Source data:
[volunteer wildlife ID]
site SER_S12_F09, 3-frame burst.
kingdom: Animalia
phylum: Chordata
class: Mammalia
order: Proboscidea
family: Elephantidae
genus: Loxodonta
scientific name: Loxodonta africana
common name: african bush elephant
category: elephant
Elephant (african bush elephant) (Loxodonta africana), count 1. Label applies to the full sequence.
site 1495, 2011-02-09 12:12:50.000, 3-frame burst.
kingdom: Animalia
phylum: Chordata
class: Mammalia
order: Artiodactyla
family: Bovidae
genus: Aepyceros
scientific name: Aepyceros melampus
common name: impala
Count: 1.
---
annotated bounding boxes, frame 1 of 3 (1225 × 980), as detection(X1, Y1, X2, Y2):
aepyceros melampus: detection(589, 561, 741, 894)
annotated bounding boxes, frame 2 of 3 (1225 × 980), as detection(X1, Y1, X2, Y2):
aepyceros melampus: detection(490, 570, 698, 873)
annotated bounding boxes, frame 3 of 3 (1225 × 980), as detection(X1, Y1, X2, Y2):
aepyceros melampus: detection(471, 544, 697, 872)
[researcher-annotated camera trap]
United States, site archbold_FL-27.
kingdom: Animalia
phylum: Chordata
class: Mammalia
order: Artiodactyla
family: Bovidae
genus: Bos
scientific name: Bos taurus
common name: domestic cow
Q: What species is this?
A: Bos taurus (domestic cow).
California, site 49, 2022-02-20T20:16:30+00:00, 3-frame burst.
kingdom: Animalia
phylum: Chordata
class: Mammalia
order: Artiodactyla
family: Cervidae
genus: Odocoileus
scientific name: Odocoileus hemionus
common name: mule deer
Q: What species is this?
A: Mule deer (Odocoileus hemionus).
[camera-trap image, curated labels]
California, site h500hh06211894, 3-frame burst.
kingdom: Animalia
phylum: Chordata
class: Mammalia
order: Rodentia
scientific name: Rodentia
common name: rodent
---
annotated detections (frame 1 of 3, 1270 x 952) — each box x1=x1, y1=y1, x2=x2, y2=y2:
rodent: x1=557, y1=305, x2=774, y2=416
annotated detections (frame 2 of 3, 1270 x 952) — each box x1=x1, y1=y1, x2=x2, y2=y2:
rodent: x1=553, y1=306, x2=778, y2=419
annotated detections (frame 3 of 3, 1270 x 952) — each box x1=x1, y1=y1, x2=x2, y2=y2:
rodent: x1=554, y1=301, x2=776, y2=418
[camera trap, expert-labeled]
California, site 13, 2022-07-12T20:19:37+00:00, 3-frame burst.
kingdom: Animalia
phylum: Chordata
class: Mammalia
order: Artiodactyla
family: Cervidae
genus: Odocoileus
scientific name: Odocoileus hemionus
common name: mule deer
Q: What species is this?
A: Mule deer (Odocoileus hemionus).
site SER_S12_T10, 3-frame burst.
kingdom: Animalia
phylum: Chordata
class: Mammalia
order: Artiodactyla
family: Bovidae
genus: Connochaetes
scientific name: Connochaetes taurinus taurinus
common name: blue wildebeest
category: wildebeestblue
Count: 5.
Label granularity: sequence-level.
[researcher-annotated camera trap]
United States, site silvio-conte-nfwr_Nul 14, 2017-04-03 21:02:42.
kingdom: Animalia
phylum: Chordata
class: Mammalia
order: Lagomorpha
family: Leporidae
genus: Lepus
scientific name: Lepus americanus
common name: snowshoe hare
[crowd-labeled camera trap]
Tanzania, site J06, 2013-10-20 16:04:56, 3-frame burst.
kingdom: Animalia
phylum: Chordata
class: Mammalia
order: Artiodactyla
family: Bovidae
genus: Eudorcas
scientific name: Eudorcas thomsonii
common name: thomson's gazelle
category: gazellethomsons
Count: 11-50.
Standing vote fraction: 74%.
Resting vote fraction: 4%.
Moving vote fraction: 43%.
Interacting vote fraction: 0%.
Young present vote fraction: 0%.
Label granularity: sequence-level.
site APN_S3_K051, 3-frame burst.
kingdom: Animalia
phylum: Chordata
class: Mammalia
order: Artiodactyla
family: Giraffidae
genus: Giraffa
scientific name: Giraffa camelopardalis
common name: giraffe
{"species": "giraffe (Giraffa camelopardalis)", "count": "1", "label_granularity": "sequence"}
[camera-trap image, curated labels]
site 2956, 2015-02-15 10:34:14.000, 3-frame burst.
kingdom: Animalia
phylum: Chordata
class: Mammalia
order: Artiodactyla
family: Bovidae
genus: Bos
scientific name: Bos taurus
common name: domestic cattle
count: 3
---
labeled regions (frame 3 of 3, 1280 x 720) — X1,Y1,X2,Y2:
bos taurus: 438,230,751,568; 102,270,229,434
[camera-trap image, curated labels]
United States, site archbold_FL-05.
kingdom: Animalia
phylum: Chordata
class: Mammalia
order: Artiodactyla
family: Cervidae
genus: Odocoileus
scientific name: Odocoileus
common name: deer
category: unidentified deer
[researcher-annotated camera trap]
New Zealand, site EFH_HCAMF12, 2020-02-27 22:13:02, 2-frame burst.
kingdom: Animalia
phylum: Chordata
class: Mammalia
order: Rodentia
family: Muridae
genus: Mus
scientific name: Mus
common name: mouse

Your objective: The complete set of entries above must be reproduced verbatim.

Answer for the task:
[volunteer wildlife ID]
site SER_S12_F09, 3-frame burst.
kingdom: Animalia
phylum: Chordata
class: Mammalia
order: Proboscidea
family: Elephantidae
genus: Loxodonta
scientific name: Loxodonta africana
common name: african bush elephant
category: elephant
Elephant (african bush elephant) (Loxodonta africana), count 1. Label applies to the full sequence.
site 1495, 2011-02-09 12:12:50.000, 3-frame burst.
kingdom: Animalia
phylum: Chordata
class: Mammalia
order: Artiodactyla
family: Bovidae
genus: Aepyceros
scientific name: Aepyceros melampus
common name: impala
Count: 1.
---
annotated bounding boxes, frame 1 of 3 (1225 × 980), as detection(X1, Y1, X2, Y2):
aepyceros melampus: detection(589, 561, 741, 894)
annotated bounding boxes, frame 2 of 3 (1225 × 980), as detection(X1, Y1, X2, Y2):
aepyceros melampus: detection(490, 570, 698, 873)
annotated bounding boxes, frame 3 of 3 (1225 × 980), as detection(X1, Y1, X2, Y2):
aepyceros melampus: detection(471, 544, 697, 872)
[researcher-annotated camera trap]
United States, site archbold_FL-27.
kingdom: Animalia
phylum: Chordata
class: Mammalia
order: Artiodactyla
family: Bovidae
genus: Bos
scientific name: Bos taurus
common name: domestic cow
Q: What species is this?
A: Bos taurus (domestic cow).
California, site 49, 2022-02-20T20:16:30+00:00, 3-frame burst.
kingdom: Animalia
phylum: Chordata
class: Mammalia
order: Artiodactyla
family: Cervidae
genus: Odocoileus
scientific name: Odocoileus hemionus
common name: mule deer
Q: What species is this?
A: Mule deer (Odocoileus hemionus).
[camera-trap image, curated labels]
California, site h500hh06211894, 3-frame burst.
kingdom: Animalia
phylum: Chordata
class: Mammalia
order: Rodentia
scientific name: Rodentia
common name: rodent
---
annotated detections (frame 1 of 3, 1270 x 952) — each box x1=x1, y1=y1, x2=x2, y2=y2:
rodent: x1=557, y1=305, x2=774, y2=416
annotated detections (frame 2 of 3, 1270 x 952) — each box x1=x1, y1=y1, x2=x2, y2=y2:
rodent: x1=553, y1=306, x2=778, y2=419
annotated detections (frame 3 of 3, 1270 x 952) — each box x1=x1, y1=y1, x2=x2, y2=y2:
rodent: x1=554, y1=301, x2=776, y2=418
[camera trap, expert-labeled]
California, site 13, 2022-07-12T20:19:37+00:00, 3-frame burst.
kingdom: Animalia
phylum: Chordata
class: Mammalia
order: Artiodactyla
family: Cervidae
genus: Odocoileus
scientific name: Odocoileus hemionus
common name: mule deer
Q: What species is this?
A: Mule deer (Odocoileus hemionus).
site SER_S12_T10, 3-frame burst.
kingdom: Animalia
phylum: Chordata
class: Mammalia
order: Artiodactyla
family: Bovidae
genus: Connochaetes
scientific name: Connochaetes taurinus taurinus
common name: blue wildebeest
category: wildebeestblue
Count: 5.
Label granularity: sequence-level.
[researcher-annotated camera trap]
United States, site silvio-conte-nfwr_Nul 14, 2017-04-03 21:02:42.
kingdom: Animalia
phylum: Chordata
class: Mammalia
order: Lagomorpha
family: Leporidae
genus: Lepus
scientific name: Lepus americanus
common name: snowshoe hare
[crowd-labeled camera trap]
Tanzania, site J06, 2013-10-20 16:04:56, 3-frame burst.
kingdom: Animalia
phylum: Chordata
class: Mammalia
order: Artiodactyla
family: Bovidae
genus: Eudorcas
scientific name: Eudorcas thomsonii
common name: thomson's gazelle
category: gazellethomsons
Count: 11-50.
Standing vote fraction: 74%.
Resting vote fraction: 4%.
Moving vote fraction: 43%.
Interacting vote fraction: 0%.
Young present vote fraction: 0%.
Label granularity: sequence-level.
site APN_S3_K051, 3-frame burst.
kingdom: Animalia
phylum: Chordata
class: Mammalia
order: Artiodactyla
family: Giraffidae
genus: Giraffa
scientific name: Giraffa camelopardalis
common name: giraffe
{"species": "giraffe (Giraffa camelopardalis)", "count": "1", "label_granularity": "sequence"}
[camera-trap image, curated labels]
site 2956, 2015-02-15 10:34:14.000, 3-frame burst.
kingdom: Animalia
phylum: Chordata
class: Mammalia
order: Artiodactyla
family: Bovidae
genus: Bos
scientific name: Bos taurus
common name: domestic cattle
count: 3
---
labeled regions (frame 3 of 3, 1280 x 720) — X1,Y1,X2,Y2:
bos taurus: 438,230,751,568; 102,270,229,434
[camera-trap image, curated labels]
United States, site archbold_FL-05.
kingdom: Animalia
phylum: Chordata
class: Mammalia
order: Artiodactyla
family: Cervidae
genus: Odocoileus
scientific name: Odocoileus
common name: deer
category: unidentified deer
[researcher-annotated camera trap]
New Zealand, site EFH_HCAMF12, 2020-02-27 22:13:02, 2-frame burst.
kingdom: Animalia
phylum: Chordata
class: Mammalia
order: Rodentia
family: Muridae
genus: Mus
scientific name: Mus
common name: mouse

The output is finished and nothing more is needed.